Let’s compile our C++ code.

``````g++ -O2 -fPIC -c factorial.cpp
``````
Flag Description
-O2 Perform nearly all supported optimizations that don’t involve a space-speed tradeoff.
-fPIC Create Position-Independent Code
-c Don’t link at this time

To compile `factorial_wrap.cxx` we need to include the directory where `Python.h` lives. You can find this by issuing the command `locate Python.h`. Below is where it is located on my system.

``````g++ -O2 -fPIC -c factorial_wrap.cxx -I/home/user/.pyenv/versions/3.8.2/include/python3.8/
``````

Finally let’s create the needed shared object file by linking `factorial.o`, `factorial_wrap.o`, and the GNU MP libraries.

``````g++ -O2 -fPIC -shared factorial.o factorial_wrap.o -lgmpxx -lgmp -o _factorial.so
``````

It is important that our final output is called `_` + module_name.so

We should at this time be able to open up `python` and import our function.

``````import factorial
factorial.fact(5)
``````

If you run into any errors, the SWIG Documentation is quite helpful.
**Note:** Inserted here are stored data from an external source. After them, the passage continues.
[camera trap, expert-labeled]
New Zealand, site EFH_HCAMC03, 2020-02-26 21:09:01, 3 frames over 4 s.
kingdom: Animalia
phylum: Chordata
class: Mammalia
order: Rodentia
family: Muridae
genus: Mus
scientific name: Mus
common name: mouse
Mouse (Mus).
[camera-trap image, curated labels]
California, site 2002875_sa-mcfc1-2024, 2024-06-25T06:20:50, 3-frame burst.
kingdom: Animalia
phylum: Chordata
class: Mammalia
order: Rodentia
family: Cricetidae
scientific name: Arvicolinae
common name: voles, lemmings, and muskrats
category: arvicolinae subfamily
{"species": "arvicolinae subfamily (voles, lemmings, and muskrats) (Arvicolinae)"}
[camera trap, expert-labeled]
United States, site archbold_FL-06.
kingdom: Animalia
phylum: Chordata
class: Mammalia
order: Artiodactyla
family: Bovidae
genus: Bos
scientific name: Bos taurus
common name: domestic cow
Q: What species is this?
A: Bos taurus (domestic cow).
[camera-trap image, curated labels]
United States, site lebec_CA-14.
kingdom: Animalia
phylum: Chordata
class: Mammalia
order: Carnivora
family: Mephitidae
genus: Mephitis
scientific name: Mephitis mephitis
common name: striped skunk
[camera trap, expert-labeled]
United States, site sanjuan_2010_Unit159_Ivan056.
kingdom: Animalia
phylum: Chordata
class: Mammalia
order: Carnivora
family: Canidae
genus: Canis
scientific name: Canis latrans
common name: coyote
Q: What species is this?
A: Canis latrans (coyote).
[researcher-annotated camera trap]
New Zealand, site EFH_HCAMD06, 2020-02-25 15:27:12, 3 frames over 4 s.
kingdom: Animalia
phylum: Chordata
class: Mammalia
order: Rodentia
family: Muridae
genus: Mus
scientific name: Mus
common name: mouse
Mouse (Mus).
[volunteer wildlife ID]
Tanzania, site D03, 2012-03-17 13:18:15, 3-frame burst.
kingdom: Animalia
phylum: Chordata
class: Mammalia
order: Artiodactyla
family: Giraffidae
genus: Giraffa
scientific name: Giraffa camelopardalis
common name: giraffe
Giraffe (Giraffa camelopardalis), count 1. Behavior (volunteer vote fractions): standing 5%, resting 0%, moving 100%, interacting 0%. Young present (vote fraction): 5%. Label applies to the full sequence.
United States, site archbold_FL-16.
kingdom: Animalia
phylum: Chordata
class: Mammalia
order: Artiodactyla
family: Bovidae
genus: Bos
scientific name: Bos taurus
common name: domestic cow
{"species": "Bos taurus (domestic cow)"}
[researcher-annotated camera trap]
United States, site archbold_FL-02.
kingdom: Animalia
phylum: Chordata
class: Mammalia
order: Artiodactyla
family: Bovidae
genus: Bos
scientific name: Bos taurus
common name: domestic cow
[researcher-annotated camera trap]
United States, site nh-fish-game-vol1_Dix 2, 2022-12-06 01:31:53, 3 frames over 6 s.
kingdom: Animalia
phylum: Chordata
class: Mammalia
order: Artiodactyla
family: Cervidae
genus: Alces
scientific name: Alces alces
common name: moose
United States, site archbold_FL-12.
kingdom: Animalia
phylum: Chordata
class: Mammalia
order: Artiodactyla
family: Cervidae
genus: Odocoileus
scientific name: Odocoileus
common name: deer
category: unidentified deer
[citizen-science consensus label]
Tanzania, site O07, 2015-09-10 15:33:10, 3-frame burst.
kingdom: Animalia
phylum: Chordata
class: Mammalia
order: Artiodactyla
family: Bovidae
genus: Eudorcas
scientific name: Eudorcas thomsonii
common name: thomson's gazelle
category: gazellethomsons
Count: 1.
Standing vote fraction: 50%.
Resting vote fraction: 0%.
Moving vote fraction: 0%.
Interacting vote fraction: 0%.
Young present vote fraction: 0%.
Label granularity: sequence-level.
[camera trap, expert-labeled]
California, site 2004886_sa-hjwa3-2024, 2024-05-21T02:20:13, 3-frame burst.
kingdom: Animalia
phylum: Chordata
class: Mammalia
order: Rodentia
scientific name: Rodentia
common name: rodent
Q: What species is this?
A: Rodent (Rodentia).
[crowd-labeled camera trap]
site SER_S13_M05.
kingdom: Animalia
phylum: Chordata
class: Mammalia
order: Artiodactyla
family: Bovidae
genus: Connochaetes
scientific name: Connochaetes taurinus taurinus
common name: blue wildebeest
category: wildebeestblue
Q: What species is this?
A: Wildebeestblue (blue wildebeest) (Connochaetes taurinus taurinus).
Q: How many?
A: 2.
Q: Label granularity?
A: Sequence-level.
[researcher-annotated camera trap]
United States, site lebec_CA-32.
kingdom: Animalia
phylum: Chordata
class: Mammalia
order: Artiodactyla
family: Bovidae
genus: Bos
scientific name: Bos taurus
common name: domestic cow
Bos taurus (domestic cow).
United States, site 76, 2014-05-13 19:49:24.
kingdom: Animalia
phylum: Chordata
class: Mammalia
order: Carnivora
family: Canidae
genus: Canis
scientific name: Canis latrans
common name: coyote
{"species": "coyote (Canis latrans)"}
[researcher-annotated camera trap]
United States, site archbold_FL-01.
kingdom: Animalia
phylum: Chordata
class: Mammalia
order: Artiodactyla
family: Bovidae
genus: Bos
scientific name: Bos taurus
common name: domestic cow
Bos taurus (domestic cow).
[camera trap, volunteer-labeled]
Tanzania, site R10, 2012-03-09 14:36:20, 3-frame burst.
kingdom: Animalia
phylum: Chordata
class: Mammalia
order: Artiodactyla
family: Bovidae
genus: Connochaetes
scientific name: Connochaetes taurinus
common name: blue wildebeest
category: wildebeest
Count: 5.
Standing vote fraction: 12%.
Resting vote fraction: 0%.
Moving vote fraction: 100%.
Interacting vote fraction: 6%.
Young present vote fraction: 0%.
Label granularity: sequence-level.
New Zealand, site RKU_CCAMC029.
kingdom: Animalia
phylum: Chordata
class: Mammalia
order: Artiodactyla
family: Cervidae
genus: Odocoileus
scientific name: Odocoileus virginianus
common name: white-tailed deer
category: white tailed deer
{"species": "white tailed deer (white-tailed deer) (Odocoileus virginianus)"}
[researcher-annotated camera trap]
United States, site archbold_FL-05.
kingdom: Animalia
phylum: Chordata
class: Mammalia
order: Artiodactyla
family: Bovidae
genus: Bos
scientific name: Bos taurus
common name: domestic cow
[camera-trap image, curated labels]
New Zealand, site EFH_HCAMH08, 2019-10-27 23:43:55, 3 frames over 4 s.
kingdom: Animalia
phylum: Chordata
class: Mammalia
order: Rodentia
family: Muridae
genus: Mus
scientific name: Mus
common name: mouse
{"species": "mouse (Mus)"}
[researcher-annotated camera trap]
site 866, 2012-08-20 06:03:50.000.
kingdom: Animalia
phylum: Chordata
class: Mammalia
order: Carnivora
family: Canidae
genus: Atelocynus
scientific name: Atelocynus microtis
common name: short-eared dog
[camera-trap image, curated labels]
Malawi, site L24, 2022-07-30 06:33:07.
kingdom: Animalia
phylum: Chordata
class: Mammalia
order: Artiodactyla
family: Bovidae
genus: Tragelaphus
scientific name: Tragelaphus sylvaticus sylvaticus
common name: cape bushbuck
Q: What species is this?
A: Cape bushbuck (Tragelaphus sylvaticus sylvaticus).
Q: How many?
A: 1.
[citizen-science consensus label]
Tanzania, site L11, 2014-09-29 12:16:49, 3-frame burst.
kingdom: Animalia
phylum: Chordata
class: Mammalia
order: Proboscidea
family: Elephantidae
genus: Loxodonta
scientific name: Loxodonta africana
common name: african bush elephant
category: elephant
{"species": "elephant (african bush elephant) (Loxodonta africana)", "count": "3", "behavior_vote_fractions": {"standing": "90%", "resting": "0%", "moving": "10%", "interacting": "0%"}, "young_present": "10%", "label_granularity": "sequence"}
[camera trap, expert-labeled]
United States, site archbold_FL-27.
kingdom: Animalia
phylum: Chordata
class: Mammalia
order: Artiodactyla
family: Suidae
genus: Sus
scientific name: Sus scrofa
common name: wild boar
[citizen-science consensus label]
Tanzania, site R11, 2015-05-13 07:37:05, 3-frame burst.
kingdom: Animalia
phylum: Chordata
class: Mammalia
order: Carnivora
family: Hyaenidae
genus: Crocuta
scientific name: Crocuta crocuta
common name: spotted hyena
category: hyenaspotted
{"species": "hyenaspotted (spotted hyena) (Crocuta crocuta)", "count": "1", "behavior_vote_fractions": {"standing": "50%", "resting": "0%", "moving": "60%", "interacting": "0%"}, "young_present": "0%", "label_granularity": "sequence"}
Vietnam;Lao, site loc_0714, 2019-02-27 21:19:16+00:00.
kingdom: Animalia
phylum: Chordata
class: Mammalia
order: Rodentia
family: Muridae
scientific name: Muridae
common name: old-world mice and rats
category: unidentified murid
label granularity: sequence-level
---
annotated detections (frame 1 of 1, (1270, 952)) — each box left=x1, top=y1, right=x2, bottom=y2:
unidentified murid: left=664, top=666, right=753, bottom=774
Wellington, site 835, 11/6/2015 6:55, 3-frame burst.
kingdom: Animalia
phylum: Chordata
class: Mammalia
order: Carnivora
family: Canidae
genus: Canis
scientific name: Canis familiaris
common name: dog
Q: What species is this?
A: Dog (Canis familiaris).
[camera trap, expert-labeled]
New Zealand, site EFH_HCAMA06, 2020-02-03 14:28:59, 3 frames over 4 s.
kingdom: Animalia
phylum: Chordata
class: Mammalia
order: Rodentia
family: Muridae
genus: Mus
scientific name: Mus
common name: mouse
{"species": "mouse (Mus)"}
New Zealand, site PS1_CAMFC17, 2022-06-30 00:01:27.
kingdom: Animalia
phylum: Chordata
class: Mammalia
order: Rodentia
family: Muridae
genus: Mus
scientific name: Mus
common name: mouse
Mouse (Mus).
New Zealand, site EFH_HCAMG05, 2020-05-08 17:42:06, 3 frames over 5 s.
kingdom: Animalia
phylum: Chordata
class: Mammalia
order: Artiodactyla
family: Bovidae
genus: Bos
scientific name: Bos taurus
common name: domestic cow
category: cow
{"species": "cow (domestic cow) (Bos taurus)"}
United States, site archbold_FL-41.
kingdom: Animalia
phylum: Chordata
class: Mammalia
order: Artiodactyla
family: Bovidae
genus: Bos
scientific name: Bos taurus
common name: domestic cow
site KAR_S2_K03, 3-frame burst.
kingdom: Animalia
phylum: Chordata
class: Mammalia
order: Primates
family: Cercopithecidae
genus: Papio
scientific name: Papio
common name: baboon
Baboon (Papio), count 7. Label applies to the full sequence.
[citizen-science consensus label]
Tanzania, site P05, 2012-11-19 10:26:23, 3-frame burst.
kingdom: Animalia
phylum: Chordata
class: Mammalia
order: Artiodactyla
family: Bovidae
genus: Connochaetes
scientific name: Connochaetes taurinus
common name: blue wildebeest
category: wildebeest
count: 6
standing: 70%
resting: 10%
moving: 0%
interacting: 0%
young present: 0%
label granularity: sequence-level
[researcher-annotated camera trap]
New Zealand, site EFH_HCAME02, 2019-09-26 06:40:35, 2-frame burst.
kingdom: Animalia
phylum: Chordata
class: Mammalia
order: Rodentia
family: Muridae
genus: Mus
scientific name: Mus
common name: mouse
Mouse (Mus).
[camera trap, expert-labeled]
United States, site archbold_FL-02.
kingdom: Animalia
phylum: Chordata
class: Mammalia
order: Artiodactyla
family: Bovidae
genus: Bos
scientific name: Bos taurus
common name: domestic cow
In order to not have to type out the compiling and linking commands every time, here is a Makefile

``````CC=g++
CFLAGS=-O2 -fPIC -Wall
PYTHON_PATH=/home/user/.pyenv/versions/3.8.2/include/python3.8/

all: _factorial.so

_factorial.so: factorial.o factorial_wrap.o
\$(CC) \$(CFLAGS) -shared factorial.o factorial_wrap.o -lgmpxx -lgmp -o _factorial.so

factorial_wrap.o: factorial_wrap.cxx
\$(CC) \$(CFLAGS) -c factorial_wrap.cxx -I\$(PYTHON_PATH)

factorial.o: factorial.cpp
\$(CC) \$(CFLAGS) -c factorial.cpp

factorial_wrap.cxx: factorial.i
swig -c++ -python factorial.i

clean:
rm *.o *.so factorial_wrap.cxx factorial.py
``````

Then you can call `make clean` to clean up everything and `make` to run all the individual compilation steps we did before.